God of Wrath (Legacy of Gods #3) by Rina Kent



Thick silence permeates the air, intertwined with thick tension and simmering violence.

I can see it in his eyes. In the darkening gray that blends with the night. Even his body has stiffened, transforming into one block of lethal muscle trained to inflict pain.

That’s precisely what I expect, and I wouldn’t be surprised after my outburst. If we were alone, I have no doubt that he’d bend me over and fuck me.

Punish me.

Make me beg so he can do it all over again.

However, his grip doesn’t tighten around my elbow. In fact, he releases it, hesitantly, as if that’s the exact opposite of what he wants to do.

“You have feelings for me?” he speaks in an unaffected tone, one that’s filled with so much apathy, my spine jerks upright.

It’s like he’s preparing for the blow that will disintegrate me.

He steps forward, towering over me, but he doesn’t touch me. Only his warmth strangles me, and his scent pools at the bottom of my belly.

“Not anymore,” I say with confidence I don’t feel.

“If you don’t, why would you ask me not to play with them? Are you a liar, Cecily?” His chest rises and falls as if in dissatisfaction, in anger.

His muscles grow rigid, and every particle of his body seems to have gained a presence of its own.

He reaches out a hand that appears so large and intimidating. I flinch, but it’s too late.

He’s already wrapped it around my throat, his fingers digging in the flesh with a firmness that doesn’t allow me to breathe, let alone move.

“Responsible Cecily. Selfless, altruistic, sacrificial Cecily.” His voice has dipped, and so have his brows, but there’s a slight snarl in his upper lip. “You care so much about your friends, don’t you? Your family, your little circle of foolish jokes and empty nothingness. You’re the mother, no? The one who ensures everyone is home safe, that no one ends up with a random pregnancy, drinks too much, or is all alone.”

I swallow, but even that is constricted by his grip. I don’t like the tone of his voice or the darkness coating it.

It’s like I’m talking to that masked stranger in the forest that first time.

As if we’re back to square one.

“And yet, you dropped Annika off your list so easily. You know exactly how lonely she is, how ecstatic she was to make friends. I don’t give a fuck if anyone else removes her from their lives as if she were never there, but you, you’re a fucking liar, Cecily.”

He releases me with a jerk, and I stumble backward on shaky legs that barely hold me upright.

His words might as well be a knife slashing through my chest and lodging in my bones.

So this is what he’s been mad about. It’s probably why he cut me off completely, too.

I resist the need to massage where he gripped me. “I love Anni, I really do, but I don’t like what she did to Creigh.”

“Are you Creighton?”

“Huh?”

“I asked if you are Creighton. You’re not, so why the fuck are you acting on his behalf?”

“You don’t understand. Creigh has always been distant and silent, and we thought she brought him out of his shell, but then—”

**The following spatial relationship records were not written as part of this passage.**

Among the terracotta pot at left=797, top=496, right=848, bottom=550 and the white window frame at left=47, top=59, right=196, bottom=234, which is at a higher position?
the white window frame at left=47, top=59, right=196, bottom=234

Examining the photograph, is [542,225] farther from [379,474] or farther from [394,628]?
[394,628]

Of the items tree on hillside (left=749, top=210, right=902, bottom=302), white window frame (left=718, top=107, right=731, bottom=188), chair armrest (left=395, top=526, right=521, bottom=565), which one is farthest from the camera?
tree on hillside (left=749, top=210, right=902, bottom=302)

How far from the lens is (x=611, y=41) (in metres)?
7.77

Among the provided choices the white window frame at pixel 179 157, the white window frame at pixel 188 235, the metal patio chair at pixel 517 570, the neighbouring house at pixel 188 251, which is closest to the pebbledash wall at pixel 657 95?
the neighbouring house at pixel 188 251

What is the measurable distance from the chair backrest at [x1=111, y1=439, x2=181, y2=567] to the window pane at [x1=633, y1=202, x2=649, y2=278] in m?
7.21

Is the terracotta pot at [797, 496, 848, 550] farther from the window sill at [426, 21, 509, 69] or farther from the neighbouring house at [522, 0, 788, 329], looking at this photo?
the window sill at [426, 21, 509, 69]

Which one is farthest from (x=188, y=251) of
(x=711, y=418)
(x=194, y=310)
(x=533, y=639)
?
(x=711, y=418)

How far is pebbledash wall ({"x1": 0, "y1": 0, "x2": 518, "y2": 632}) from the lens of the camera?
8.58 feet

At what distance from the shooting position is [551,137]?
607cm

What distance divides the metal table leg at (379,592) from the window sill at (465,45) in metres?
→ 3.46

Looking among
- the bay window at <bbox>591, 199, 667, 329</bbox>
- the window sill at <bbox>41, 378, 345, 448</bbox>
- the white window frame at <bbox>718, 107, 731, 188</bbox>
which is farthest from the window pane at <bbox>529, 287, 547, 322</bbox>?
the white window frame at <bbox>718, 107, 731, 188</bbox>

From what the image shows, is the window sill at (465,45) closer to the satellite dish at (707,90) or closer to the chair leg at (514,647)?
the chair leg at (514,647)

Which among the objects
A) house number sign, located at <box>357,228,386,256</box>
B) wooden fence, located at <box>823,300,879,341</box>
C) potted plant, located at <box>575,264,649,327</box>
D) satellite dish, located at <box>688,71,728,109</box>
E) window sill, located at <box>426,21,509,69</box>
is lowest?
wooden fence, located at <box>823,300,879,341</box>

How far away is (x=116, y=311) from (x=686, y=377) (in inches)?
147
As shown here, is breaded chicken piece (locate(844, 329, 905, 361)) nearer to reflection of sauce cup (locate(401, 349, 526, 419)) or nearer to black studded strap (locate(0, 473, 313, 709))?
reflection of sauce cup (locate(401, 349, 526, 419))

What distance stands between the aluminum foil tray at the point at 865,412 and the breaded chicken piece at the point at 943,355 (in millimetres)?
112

“Don’t offer excuses,” he grinds out before he releases a breath. “Just admit that you jumped on the bandwagon, saw what everyone else did, and chose to act the same because you don’t like being left behind.”

“I’m not like that.”

“But you are. Didn’t you refuse to do what you craved because it’s frowned upon by others? Didn’t you cry when I said I’d tell them about your tendencies? You’re nothing but a heartless, coward liar. Did you say I was playing with your feelings? Good. That way, I can crush them.” He brushes past me. “I have no use for someone who’s disloyal.”

Then he leaves.

Without a look back.

As if he didn’t just smash my heart to pieces and leave me to flounder in its blood.





30





CECILY





“Aaaand we lost her!”

I lift my head with a jerk that startles both Glyn and Ava, the latter being the one who caught my attention just now.

We’re having a girls’ night for the first time since Anni left about a month and a half ago.

This gathering includes a lot of drinking because none of us want to talk or think about the empty spot in our circle or the echoing sound of her absence.

We’re sitting on the sofa, dressed in fluffy pajamas, which was Ava’s idea. She said if we’re going to party at the house, we need to look like glam characters from black-and-white films.

So we’re all wearing her robes covered with feathers, faux fur, and everything uncomfortable.

“I was saying, have you heard the news?” Ava asks from her position on my right.

“What news?”

“Jonah turned himself in for drug acquisition and assaulting a minor.”

The bottle of beer tilts in my hand. I’m not drunk. Hell, I’ve just had this one, and it’s only halfway finished, so I can’t be imagining things.

“Did you just say Jonah turned himself in? The same Jonah we know?”

“Yeah, your ex.”

“Wow,” Glyn breathes out. “I didn’t know he was such a lowlife. You dodged a bullet there, Ces.”